Grant watched him with the interest one accords to a new exhibit in a collection. He decided that the man was older than he had thought. Forty-five at least; probably nearer fifty. Too old to be curable. Whatever success he had coveted had passed him by; there would never be anything for him but his pitiable fancy-dress and his clichés.

He looked across to see what effect this perversion of patriotism was having on Young Scotland, and rejoiced in his heart. Young Scotland was sitting facing the loch, as if even the sight of Wee Archie was too much for him. He was chewing in a dogged detachment, and his eye reminded Grant of Flurry Knox: ‘an eye like a stone wall with broken glass on top’. The revolutionaries would want heavier guns than Archie to make any impression on their countrymen.

Grant wondered what the creature lived on. ‘Pomes’ did not provide a living. Nor did free-lance journalism; or, rather, the kind of journalism that Archie was likely to write. Perhaps he scraped a living from ‘criticism’. It was from the ranks of the ineffective that the minor critics were recruited. There was always the chance, of course, that he was subsidised; if not by some native malcontent with a thirst for power, then by some foreign agency with an interest in trouble-making.

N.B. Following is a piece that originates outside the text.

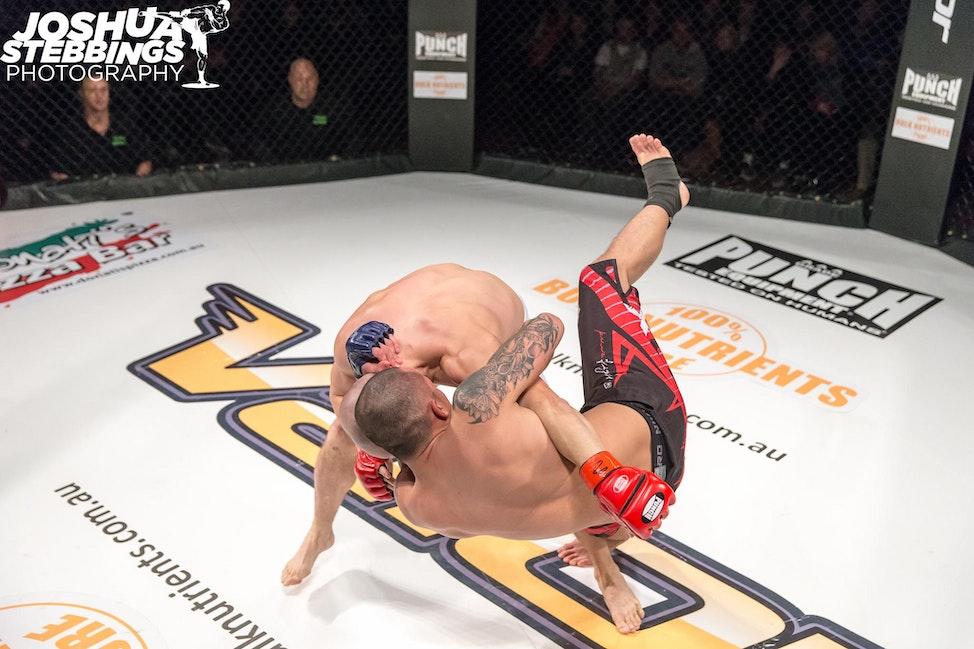 fight 7-9411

He was of a type very familiar to the Special Branch: the failure, sick of a curdled vanity.

Grant, still hankering after that midday newspaper that Johnny or Kenny was due to deliver at Clune, had had thoughts of suggesting to Pat that they call it a day, and give up enticing fish that had no intention of biting. But if they went now they would have to walk back in Wee Archie’s company, and that was something to be avoided. So he prepared to resume his idle flicking of the loch water.

But Archie, it seemed, was anxious to make one of the fishing party. If there was room in the boat for a third passenger, he said, he would be glad to accompany them.